Most apps ask for permissions they don't need. Twenty minutes to lock them all down.
Every app you install asks for permissions: contacts, photos, microphone, location, camera. Most apps ask for things they don't need — a torch app wants your contacts, a calculator wants your photos. Twenty minutes once a year to audit them lifts your privacy enormously without breaking anything you actually use.
On iOS: Settings → Privacy → Location Services. On Android: Settings → Location → App permissions. Go through every app. Maps, ridesharing, food delivery, weather: set to While Using. Everything else: Never. Social media apps especially — they don't need to know where you are when you're not opening them.
Settings → Privacy → Microphone (iOS) or Settings → Apps → Permission Manager → Microphone (Android). The list of apps with mic access should be: Phone, Voice memos, Zoom, Teams, Camera, maybe a music app. If anything else is on the list, deny it. The 'is my phone listening to me?' anxiety usually goes away after this audit.
Modern iOS and Android let you grant an app access to specific selected photos instead of your whole library. Use this. Instagram, Facebook, Slack don't need to see every photo you've ever taken. Most apps work fine with 'Selected Photos' instead of 'All Photos'.

Supplied entries –
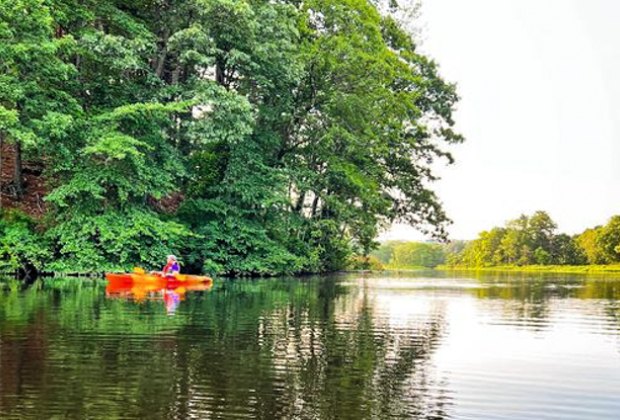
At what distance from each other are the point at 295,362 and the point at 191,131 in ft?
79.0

==

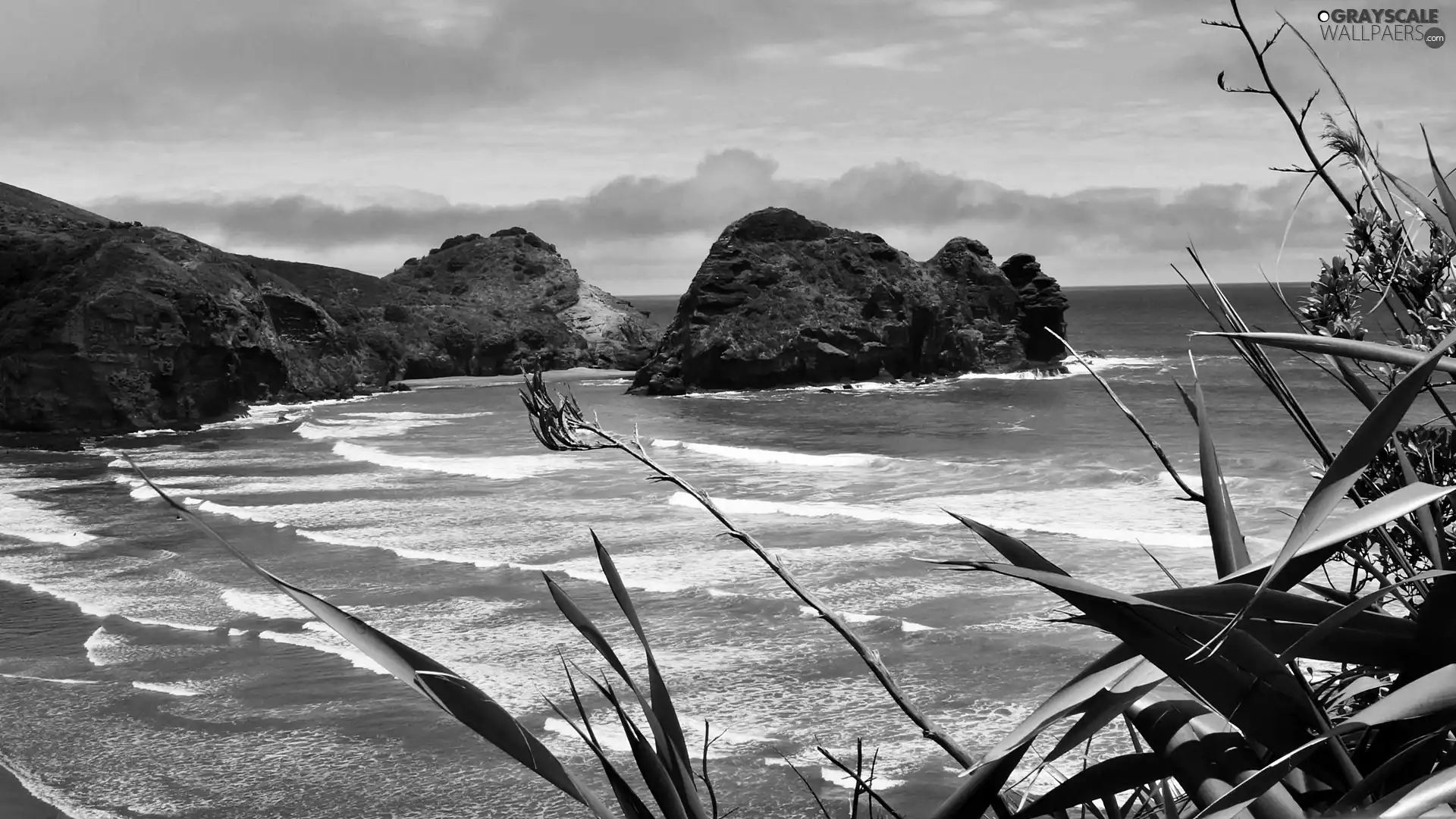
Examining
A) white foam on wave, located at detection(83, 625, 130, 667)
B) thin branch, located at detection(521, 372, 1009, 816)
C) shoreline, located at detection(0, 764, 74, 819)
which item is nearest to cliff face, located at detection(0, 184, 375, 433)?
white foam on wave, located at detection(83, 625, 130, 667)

* * *

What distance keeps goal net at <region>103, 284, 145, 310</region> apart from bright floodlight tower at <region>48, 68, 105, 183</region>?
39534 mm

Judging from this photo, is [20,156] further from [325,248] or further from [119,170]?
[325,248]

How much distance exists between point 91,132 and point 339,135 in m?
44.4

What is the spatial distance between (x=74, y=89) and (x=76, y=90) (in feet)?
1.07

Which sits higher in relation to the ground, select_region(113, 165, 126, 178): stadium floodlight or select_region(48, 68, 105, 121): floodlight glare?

Problems to solve –
(1) Put this sentence from the app-permissions guide into Spanish: "Twenty minutes once a year to audit them lifts your privacy enormously without breaking anything you actually use."
(2) Turn the paragraph of the app-permissions guide that opens "Settings → Privacy → Microphone" into a short bulleted list that keeps its main facts.
(3) Carry on with the app-permissions guide from the end of its last sentence.
The data has no connection to the app-permissions guide.

Task-by-task outputs –
(1) Veinte minutos una vez al año para revisarlos mejoran enormemente tu privacidad sin estropear nada de lo que realmente usas.

(2)
- Open Settings → Privacy → Microphone on iOS, or Settings → Apps → Permission Manager → Microphone on Android.
- Only these apps should have mic access: Phone, Voice memos, Zoom, Teams, Camera, and maybe a music app.
- Deny access to any other app on the list.
- This audit usually ends the worry that your phone is listening to you.

(3)
If WhatsApp or Signal has your contacts, OK — that's how they show you who else uses the app. Beyond that, very few apps need your contacts. Deny by default. Apps that genuinely need it will pop a friendly prompt asking again; non-essential ones will just continue working without it.
Settings → General → Background App Refresh (iOS). Most apps don't need to update in the background — they can refresh when you open them. Disabling background refresh for non-essential apps saves battery, reduces data use, and stops apps from quietly doing things you didn't ask for.
Some apps ask for Bluetooth permission to track you across stores via in-store beacons (your phone's Bluetooth ID is a unique identifier even when not connected to anything). Unless an app obviously needs Bluetooth (Apple AirPods, fitness tracker, smart watch), deny it.
App permissions is one part of mobile hygiene. Read the rest.
Business phones can have permissions managed centrally via Intune — bulk-deny categories of permissions across the fleet, push-update sensitive app policies, wipe a lost device remotely. whedo.it bundles this as part of the M365 Business Premium baseline.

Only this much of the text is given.